> [Dataset rows]:
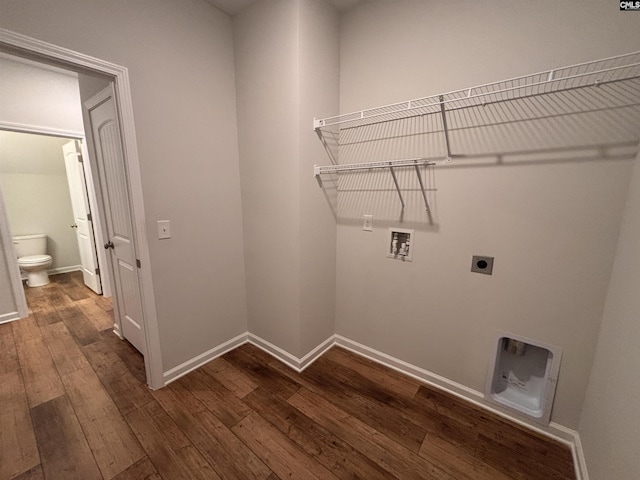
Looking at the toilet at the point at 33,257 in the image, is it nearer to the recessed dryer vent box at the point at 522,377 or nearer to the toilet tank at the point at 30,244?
the toilet tank at the point at 30,244

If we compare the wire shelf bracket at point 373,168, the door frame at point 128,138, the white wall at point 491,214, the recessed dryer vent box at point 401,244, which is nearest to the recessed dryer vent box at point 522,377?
the white wall at point 491,214

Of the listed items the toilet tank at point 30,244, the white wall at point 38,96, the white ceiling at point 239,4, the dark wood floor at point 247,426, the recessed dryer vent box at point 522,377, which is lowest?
the dark wood floor at point 247,426

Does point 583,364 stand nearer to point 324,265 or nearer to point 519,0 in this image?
point 324,265

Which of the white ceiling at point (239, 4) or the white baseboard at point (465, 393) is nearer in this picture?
the white baseboard at point (465, 393)

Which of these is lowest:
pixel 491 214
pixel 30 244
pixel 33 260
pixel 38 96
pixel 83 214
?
pixel 33 260

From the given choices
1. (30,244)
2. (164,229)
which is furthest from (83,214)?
(164,229)

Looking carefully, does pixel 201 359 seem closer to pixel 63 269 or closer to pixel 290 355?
pixel 290 355

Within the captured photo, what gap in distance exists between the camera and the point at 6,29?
1068mm

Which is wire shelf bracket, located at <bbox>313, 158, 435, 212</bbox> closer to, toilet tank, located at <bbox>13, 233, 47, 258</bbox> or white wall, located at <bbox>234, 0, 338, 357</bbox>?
white wall, located at <bbox>234, 0, 338, 357</bbox>

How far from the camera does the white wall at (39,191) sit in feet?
11.6

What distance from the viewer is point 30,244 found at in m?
3.80

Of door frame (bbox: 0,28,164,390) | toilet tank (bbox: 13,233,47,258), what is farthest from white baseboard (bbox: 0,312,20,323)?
door frame (bbox: 0,28,164,390)

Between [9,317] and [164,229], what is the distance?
2650mm

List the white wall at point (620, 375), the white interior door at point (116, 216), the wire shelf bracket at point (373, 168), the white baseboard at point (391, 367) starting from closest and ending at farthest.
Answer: the white wall at point (620, 375) < the white baseboard at point (391, 367) < the wire shelf bracket at point (373, 168) < the white interior door at point (116, 216)
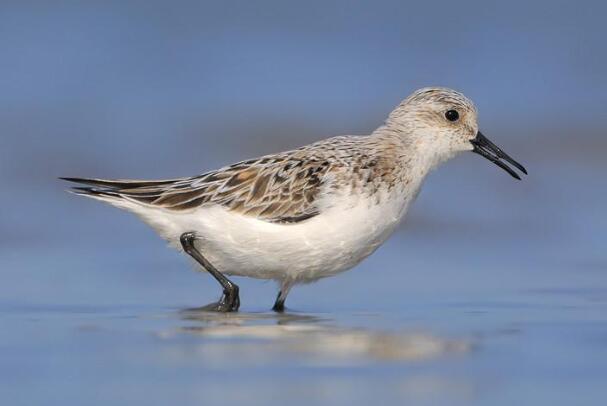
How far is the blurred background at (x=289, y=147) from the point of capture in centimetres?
647

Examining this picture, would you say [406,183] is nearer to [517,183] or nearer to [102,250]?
[102,250]

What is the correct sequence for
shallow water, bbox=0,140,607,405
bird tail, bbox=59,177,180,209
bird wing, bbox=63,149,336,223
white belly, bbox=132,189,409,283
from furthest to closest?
bird tail, bbox=59,177,180,209
bird wing, bbox=63,149,336,223
white belly, bbox=132,189,409,283
shallow water, bbox=0,140,607,405

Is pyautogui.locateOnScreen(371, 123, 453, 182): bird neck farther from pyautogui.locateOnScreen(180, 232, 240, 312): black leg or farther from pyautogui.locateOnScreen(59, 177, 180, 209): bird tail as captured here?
pyautogui.locateOnScreen(59, 177, 180, 209): bird tail

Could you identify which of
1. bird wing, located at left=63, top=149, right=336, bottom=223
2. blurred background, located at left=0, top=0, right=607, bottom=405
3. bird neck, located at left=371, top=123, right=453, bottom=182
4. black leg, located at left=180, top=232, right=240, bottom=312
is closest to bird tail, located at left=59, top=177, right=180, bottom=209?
bird wing, located at left=63, top=149, right=336, bottom=223

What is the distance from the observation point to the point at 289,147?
547 inches

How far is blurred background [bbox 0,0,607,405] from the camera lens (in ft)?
21.2

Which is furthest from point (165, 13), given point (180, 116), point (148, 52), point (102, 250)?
point (102, 250)

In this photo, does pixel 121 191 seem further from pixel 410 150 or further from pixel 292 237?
pixel 410 150

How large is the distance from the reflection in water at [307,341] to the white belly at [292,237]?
39 cm

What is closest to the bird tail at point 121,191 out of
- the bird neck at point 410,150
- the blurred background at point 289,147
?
the blurred background at point 289,147

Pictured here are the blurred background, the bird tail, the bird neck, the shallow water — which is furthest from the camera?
the bird tail

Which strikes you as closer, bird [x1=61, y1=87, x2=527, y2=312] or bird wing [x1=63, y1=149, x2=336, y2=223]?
bird [x1=61, y1=87, x2=527, y2=312]

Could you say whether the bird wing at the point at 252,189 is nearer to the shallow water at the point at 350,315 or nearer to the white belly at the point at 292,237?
the white belly at the point at 292,237

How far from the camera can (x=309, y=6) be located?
1895cm
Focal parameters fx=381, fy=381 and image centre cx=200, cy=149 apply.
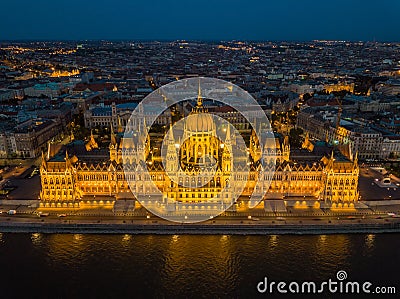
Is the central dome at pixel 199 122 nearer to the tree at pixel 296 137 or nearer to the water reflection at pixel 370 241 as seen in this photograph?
the water reflection at pixel 370 241

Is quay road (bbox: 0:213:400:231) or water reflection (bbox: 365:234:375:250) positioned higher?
quay road (bbox: 0:213:400:231)

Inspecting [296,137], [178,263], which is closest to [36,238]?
[178,263]

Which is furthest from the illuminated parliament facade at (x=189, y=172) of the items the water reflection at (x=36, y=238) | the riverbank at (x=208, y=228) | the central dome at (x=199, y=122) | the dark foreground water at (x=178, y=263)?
the dark foreground water at (x=178, y=263)

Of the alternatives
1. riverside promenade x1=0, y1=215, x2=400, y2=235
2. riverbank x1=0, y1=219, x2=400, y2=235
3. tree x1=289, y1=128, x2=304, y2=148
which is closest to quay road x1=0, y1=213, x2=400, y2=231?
riverside promenade x1=0, y1=215, x2=400, y2=235

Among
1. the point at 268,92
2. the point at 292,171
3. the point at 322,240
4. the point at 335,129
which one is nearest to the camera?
the point at 322,240

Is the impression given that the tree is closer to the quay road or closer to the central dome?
the central dome

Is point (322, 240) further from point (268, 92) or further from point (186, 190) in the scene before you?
point (268, 92)

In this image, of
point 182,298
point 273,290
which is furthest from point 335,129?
point 182,298
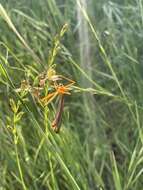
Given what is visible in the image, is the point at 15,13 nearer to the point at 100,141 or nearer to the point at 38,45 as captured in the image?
the point at 38,45

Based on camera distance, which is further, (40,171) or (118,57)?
(118,57)

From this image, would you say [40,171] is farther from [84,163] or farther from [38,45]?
[38,45]

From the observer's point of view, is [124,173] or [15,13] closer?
[124,173]

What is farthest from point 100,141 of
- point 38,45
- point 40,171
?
point 38,45

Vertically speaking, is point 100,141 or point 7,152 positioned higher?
point 7,152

> [Goal]: Skip the pictures and write out exactly the lines from the line containing "Of the alternatives" through the end of the listing above.

> [Exercise solution]:
Of the alternatives
1. riverside promenade x1=0, y1=215, x2=400, y2=235
2. riverbank x1=0, y1=219, x2=400, y2=235
3. tree x1=289, y1=128, x2=304, y2=148
which is closest to quay road x1=0, y1=213, x2=400, y2=231?
riverside promenade x1=0, y1=215, x2=400, y2=235

Among
1. the point at 268,92
2. the point at 292,171
3. the point at 322,240
4. the point at 335,129
which one is nearest to the camera?
the point at 322,240

Is the impression given that the tree is closer to the quay road or closer to the central dome?
the central dome

Is point (322, 240) further from point (268, 92) or further from point (186, 190) in the scene before you?
point (268, 92)

In this image, of
point 182,298
point 273,290
which is furthest from point 335,129?
point 182,298
Given what is visible in the image, is the point at 15,13 nearer to the point at 100,141 or nearer to the point at 38,45 as captured in the image?
the point at 38,45

Based on camera distance, which is further, (40,171) or (118,57)?
(118,57)

From this image, would you say [40,171] is farther from [84,163] or farther from [38,45]?
[38,45]

From the observer's point of view, is [124,173] or [15,13] closer?
[124,173]

What is farthest from point 100,141 of
- point 38,45
- point 40,171
?
point 38,45

Vertically speaking, is point 100,141 or point 7,152 positioned higher?
point 7,152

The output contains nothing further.